You know when guys try acting confident, how often times it can come off as arrogant (over compensating), or just plain weird? You've gotta be the change you want to see in the world (Eckhart Tolle talks about this often) meaning it all begins and ends with you. If you don't learn to satisfy your own needs by YOU first and foremost, you'll always be hungry looking outside yourself to fill the void. Why do you think so many people swing from relationship to relationship? They're scared of being alone, they're scared of themselves (e.g., they fear going deeper into their emotions so they seek escape - maybe they'll learn to numb themselves through drinking, gambling, shopping, internet porn, or women but in the end they're still alone and all those emotions they'd denied start simmering to the surface causing even more dis-ease).

I've been saying this a lot lately in my posts, because well I believe in it and I try to be as authentic as I can which sometimes is a challenge. You need to have a connection with yourself first before you have one with anyone else, and most ppl say they do but they truly don't know what that even means. And I'll tell you this much, if after a rejection from some random you feel all shaken up inside, that's an indication that there's work to be done on YOU, not "what technique should I have applied/what think could I have said differently to alter the outcome?".

### COLLECTED DATA
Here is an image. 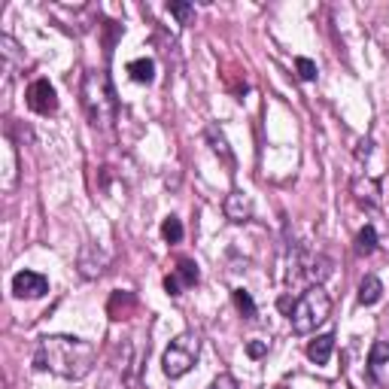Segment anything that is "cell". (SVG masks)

### GIVEN REQUEST A
In the post about confidence, who is said to talk often about being the change you want to see in the world?
### GIVEN REQUEST B
Return the part of the post about confidence that opens with the words containing "You know when" and closes with "even more dis-ease).".
The material has no connection to the post.

### CORRECT RESPONSE A
Eckhart Tolle.

### CORRECT RESPONSE B
You know when guys try acting confident, how often times it can come off as arrogant (over compensating), or just plain weird? You've gotta be the change you want to see in the world (Eckhart Tolle talks about this often) meaning it all begins and ends with you. If you don't learn to satisfy your own needs by YOU first and foremost, you'll always be hungry looking outside yourself to fill the void. Why do you think so many people swing from relationship to relationship? They're scared of being alone, they're scared of themselves (e.g., they fear going deeper into their emotions so they seek escape - maybe they'll learn to numb themselves through drinking, gambling, shopping, internet porn, or women but in the end they're still alone and all those emotions they'd denied start simmering to the surface causing even more dis-ease).